PROBLEM TO WORK ON: Because the copy must hold no pictures, return the data below with all of its words intact.

SOURCE DATA:
======
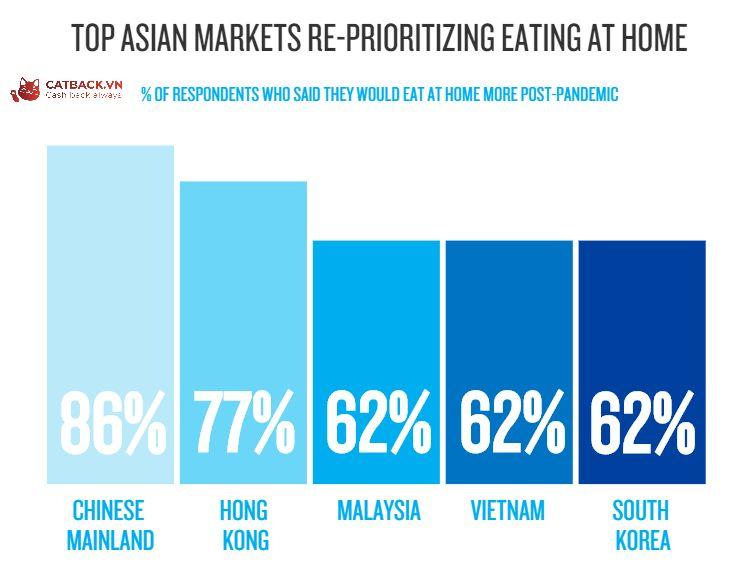 Xu hướng nấu nướng tại nhà tăng hơn 62% tại Việt Nam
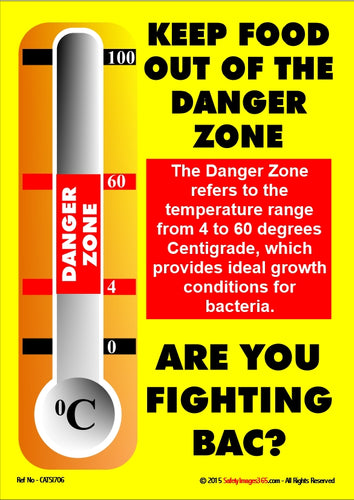 Picture of a thermometer showing the temperature danger zone for food in degrees centigrade.
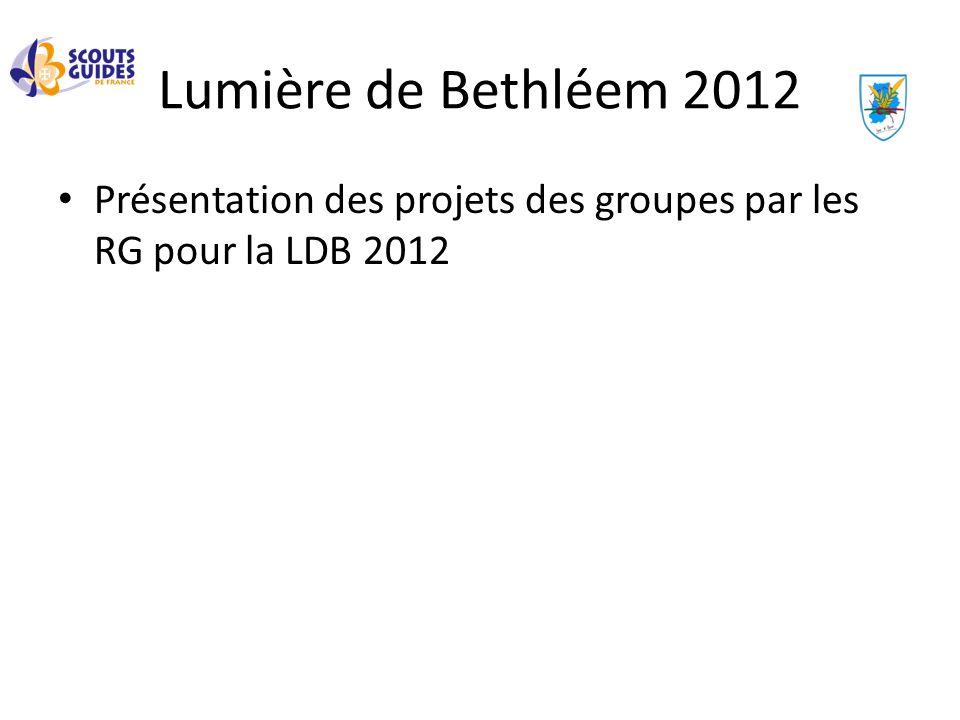 Lumière de Bethléem 2012 Présentation des projets des groupes par les RG pour la LDB 2012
======
COMPLETED TASK:
 Xu hướng nấu nướng tại nhà tăng hơn 62% tại Việt Nam
 Picture of a thermometer showing the temperature danger zone for food in degrees centigrade.
 Lumière de Bethléem 2012 Présentation des projets des groupes par les RG pour la LDB 2012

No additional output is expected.